Did Obama Score a Victory at Sea vs. North Korea?
Victory in this context means preventing the weapons on board -- the U-turn is a sure sign the vessel was carrying contraband -- from reaching their ultimate destination. Pyongyang can put the cargo on another ship when the United States is not paying attention or, more probably, send it by truck or plane across China. If Burma, another Chinese client state, was the ultimate destination, Beijing will be sure to help the North Koreans deliver the weapons.
So the Obama administration has not won a victory by forcing the Kang Nam to head back to North Korea. It has merely come out on top in the first episode of a multi-round game. And Obama's Washington is perfectly capable of turning what should be a triumph into an unsatisfactory result or even a defeat.

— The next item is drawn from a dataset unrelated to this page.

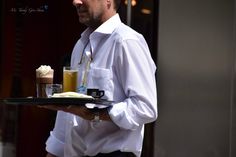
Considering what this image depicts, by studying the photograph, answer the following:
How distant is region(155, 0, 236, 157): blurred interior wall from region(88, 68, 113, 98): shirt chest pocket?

How could it do that? The rationale behind the administration's reluctance to stop the Kang Nam is that Resolution 1874 prohibits forced boardings on the high seas, and Washington had promised China that we would adhere to its restrictive procedures. The grand plan, according to the New York Times, is that our measured response this time will encourage the Chinese and Russians to back "gradually escalating sanctions" in the future.
So far, Obama's approach, which is essentially a continuation of George W. Bush's, has worked. Resolution 1874, for instance, is stiffer than Resolution 1718, adopted in October 2006.
Yet there is a flaw in this reasonably sounding plan. The resolutions have been tougher, but the Chinese have not been enforcing them. It is true that China voted in favor of Resolution 1718, which calls on nations to inspect North Korean goods. Immediately after the vote, Wang Guangya, Beijing's U.N. ambassador, declared that the inspection provision was unacceptable to China. Then, days later, he said China would inspect North Korean cargoes after all but would not intercept or interdict them. Since then, Beijing has ignored its inspection obligations while the Bush administration turned its attention elsewhere.
While China has refused to stop Pyongyang's proliferation, the North Koreans have continued selling nuclear weapons and ballistic missile technology, as they have been doing for more than a decade. So they have a big head start on us, and, given the advanced nature of the atomic bomb and ballistic missile programs they support, we have to catch virtually every shipment from here on out.
We have this decade outsourced the security of the United States and our allies to the Security Council, which means to China and Russia. As we have done so, we have allowed potential adversaries to give the North Koreans time to develop and test nuclear weapons and long-range missiles. It's a great idea to develop friendly relations with other great powers, but it's more important to stop Kim Jong Il.
We did not stop Kim last week. We are, on the contrary, allowing the Kang Nam to find a safe port, and that means we are merely delaying a final resolution of a matter critical to the security of the entire international community.